# Fiction writers.



## Austin Silver (Mar 17, 2018)

Anyone here write non-furry work?  I’ve noticed some talented writers in my ins and outs, and was just curious.  I myself have written mainly non-furry work, my biggest accomplishment was a 250,000 word novel that I burned just for the fun of burning paper.  I don’t save my work, or publish it, people call me crazy.  I write because I love to write, and feel a need to spill messy words over a clean page, reveling in my literary destruction.  What other writers are out there?  What are your eccentricities?


----------



## quoting_mungo (Mar 17, 2018)

Both husband and I write non-furry as well as furry work - mostly speculative fiction, though not exclusively. Of course, with speculative fiction you can also have races that arguably fall under the furry umbrella without the work being exclusively furry.
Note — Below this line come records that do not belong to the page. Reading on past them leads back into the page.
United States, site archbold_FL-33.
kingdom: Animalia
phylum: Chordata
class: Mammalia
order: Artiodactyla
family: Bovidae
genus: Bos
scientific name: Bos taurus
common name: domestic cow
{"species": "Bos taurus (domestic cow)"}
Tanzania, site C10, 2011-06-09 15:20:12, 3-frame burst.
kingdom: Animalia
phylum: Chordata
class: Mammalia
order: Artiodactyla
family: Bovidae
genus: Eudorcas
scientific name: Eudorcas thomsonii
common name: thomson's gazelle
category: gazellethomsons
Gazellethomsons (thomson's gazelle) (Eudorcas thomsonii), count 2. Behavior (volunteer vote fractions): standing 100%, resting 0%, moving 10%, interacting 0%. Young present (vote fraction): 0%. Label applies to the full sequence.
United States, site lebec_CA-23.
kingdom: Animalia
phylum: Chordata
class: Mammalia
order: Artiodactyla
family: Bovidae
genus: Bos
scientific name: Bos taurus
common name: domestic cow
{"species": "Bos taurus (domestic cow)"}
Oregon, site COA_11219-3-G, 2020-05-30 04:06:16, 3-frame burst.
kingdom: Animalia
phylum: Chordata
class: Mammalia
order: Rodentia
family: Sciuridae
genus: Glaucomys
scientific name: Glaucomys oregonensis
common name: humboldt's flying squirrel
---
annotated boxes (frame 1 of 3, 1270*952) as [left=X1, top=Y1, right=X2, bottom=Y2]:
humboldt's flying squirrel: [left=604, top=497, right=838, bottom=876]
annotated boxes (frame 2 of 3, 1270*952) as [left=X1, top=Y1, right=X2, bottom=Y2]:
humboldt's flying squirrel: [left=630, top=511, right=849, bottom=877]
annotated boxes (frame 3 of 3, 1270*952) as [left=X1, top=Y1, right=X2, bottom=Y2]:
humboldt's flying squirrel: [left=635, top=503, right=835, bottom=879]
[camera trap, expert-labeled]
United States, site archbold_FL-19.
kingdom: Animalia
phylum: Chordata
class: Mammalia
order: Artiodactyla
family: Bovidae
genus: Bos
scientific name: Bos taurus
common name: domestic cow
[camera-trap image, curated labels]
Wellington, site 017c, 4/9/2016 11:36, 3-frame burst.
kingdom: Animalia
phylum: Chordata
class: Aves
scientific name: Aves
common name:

Most of my work is pretty slice-of-lifey; I enjoy throwing situations at established characters and working out how they react. In general I tend to be pretty mean to my characters. 

Some of my non-furry flash fics:
vixenscratch.furry-tales.net: Vixenscratch | A Taste of Rainbow
vixenscratch.furry-tales.net: Vixenscratch | The Transylvanian Hound
vixenscratch.furry-tales.net: Vixenscratch | The Star-Spangled Colt
vixenscratch.furry-tales.net: Vixenscratch | Killer in the Closet
vixenscratch.furry-tales.net: Vixenscratch | Always Prepared
vixenscratch.furry-tales.net: Vixenscratch | Cat’s New Gown (this one could be interpreted as furry, but I don't feel it is - it's intended to be more of a fable type thing, and though I've not explicitly noted it all the animals are non-anthro)
vixenscratch.furry-tales.net: Vixenscratch | Criminal Carpooling


----------



## Sablesword (Mar 18, 2018)

The great majority of my writing is non-furry. But then, as my profile says, I'm not really a furry, but rather someone who flirts with furry fandom, and I'm shamelessly using FurAffinity as another outlet for some of my kinky bondage stuff. 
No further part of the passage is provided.